The European Insurance and Occupational Pensions Authority (EIOPA) has voiced its support for calls to improve environmental, social and governance (ESG) integration and reporting for pension providers in a response to the European Commission’s Renewed Sustainable Finance Strategy consultation.
In particular, the group highlighted that whilst the current IORP II directive requires schemes to take into account ESG factors and risks in many areas, such as the system of governance, the investment policy, and the risk-management system, it does not consider the Prudent Person Rule (PPR).
EIOPA stated that the national competent authorities (NCAs) should encourage IORPs to take into account the potential long-term impact of investment decisions on ESG factors in order to support society’s sustainability goals.
It noted that, within this context, a further improvement of ESG integration would be to mandate considerations around the long-term impact of their investment decisions on ESG factors within the PPR.
This could be done by amending the provision of Art.19 of IORP II without prejudice to the objective of providing occupational retirement benefits, also having regard to the principle of proportionality, the group explained.
EIOPA suggested that in assessing IROPs’ compliance with PPR, national competent authorities (NCA) should also review the relevance & financial materiality of incorporating ESG factors in the investment policy, if applied by the IORP, and the IORPs’ explanation of how the inclusion of ESG factors complies with the PPR.
More generally, the group stated that “any proactive approach” with respect to IORPs should be in line with the aim of providing occupational retirement benefits and complying with the prudential requirements as set out in the IORP II directive.
EIOPA added that, besides considering the impact of ESG risks on the insurance company or pension fund, it was of the view that it is relevant to consider the impact an insurer or pension fund can have on environmental or social factors, through its investment or, for insurers, underwriting decisions.
It suggested for the prudent person principle in Solvency II be complemented with the requirement for undertakings to assess the potential long-term impact of their investments on sustainability factors.
The group explained that the stewardship approach of pension funds is an “essential element for acting on negative externalities”, noting that this may include active engagement with investees to achieve sustainable investment outcomes through voting strategies, for example.
EIOPA also highlighted the development of ‘cooperation platforms’, where experienced IORPs can share their best practice, and encouraging IORPs of similar types, or with similar ESG objectives, to ‘team up’ and form partnerships to influence investee companies, as potential initiatives which could strengthen IORPs stewardship role.
The group stated: “There is a role for competent authorities/EIOPA and pensions funds' associations to encourage and possibly facilitate the development of these platforms / partnerships.
“Large IORPs are more likely to influence investee companies.

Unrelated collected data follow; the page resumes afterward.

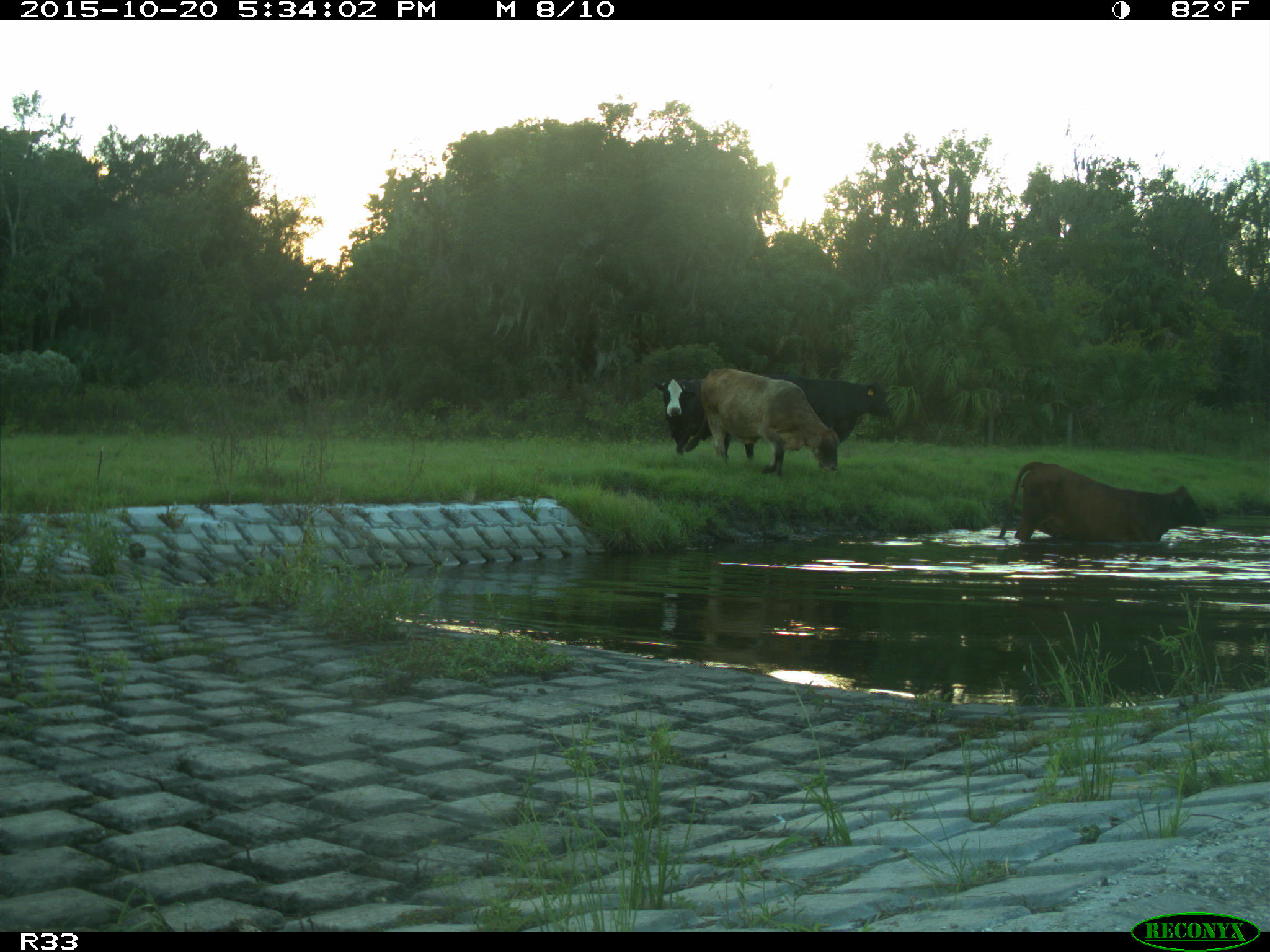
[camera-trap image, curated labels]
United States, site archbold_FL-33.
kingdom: Animalia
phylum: Chordata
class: Mammalia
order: Artiodactyla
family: Bovidae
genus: Bos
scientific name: Bos taurus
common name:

For small- and medium-sized IORPs it is a challenging, if not impossible task: in other words size matters.
“Initiatives such as a taskforce or consortium bringing together IORPs with common interests / objectives to influence investee companies or regrouping ESG knowledge/practices, can be encouraged.”
The group also supported calls for the EU to further improve the integration of members’ and beneficiaries’ ESG preferences in the investment strategies and the management and governance of IORPs, stating that this can improve member engagement with the scheme, and retirement planning more broadly.
It explained that membership structure might drive some ESG considerations, as PPR compliance necessitates an investment policy geared to the membership structure, also noting that gauging members’ ESG preferences is essential for justifying the integration of ESG factors, in particular for non-financial (e.g. ethical) reasons.
The group added that mandating IORPs to consider the potential long-term impact of their investment decisions on ESG factors would require further consideration on how IORPs integrate members’ ESG preferences in relation to PPR compliance.
However, considering IORPs are collective schemes with members who may have different view on ESG integration, it noted that this “may be more challenging” and suggested that schemes could instead focus on formulating a consistent set of ESG preferences.
“For instance,” the report explained, “Defined contribution (DC) IORPs could adopt a target date fund approach with variable ESG preferences by cohorts, develop a method (e.g. fuzzy multicriteria decision-making) to integrate multiple ESG criteria or integrate behavioural research (e.g. social norm) to formulate consistent ESG preferences."
However, the group clarified that IORPs should retain flexibility on how to gauge and articulate these preferences in the investment policy, with regard to the proportionality principle.
The group also support the EU establishing a label for investment funds, such as ESG funds or green funds aimed at professional investors, provided there is also a demand from institutional investors.
It emphasised however, that this should not lead to lower standards of due diligence by professional investors, or inhibit innovation ins sustainable finance products.
The group explained that the establishment of specific business to business sustainable labels for investment funds could help institutional investors, such as pension schemes, to review and asses the consistency and reliability of investment funds.
In particular, it highlighted the use of labels as especially helpful for institutional investors that lack specialised ESG investing resources, stating that this could ultimately encourage them to expand their green investments, such as in pension schemes.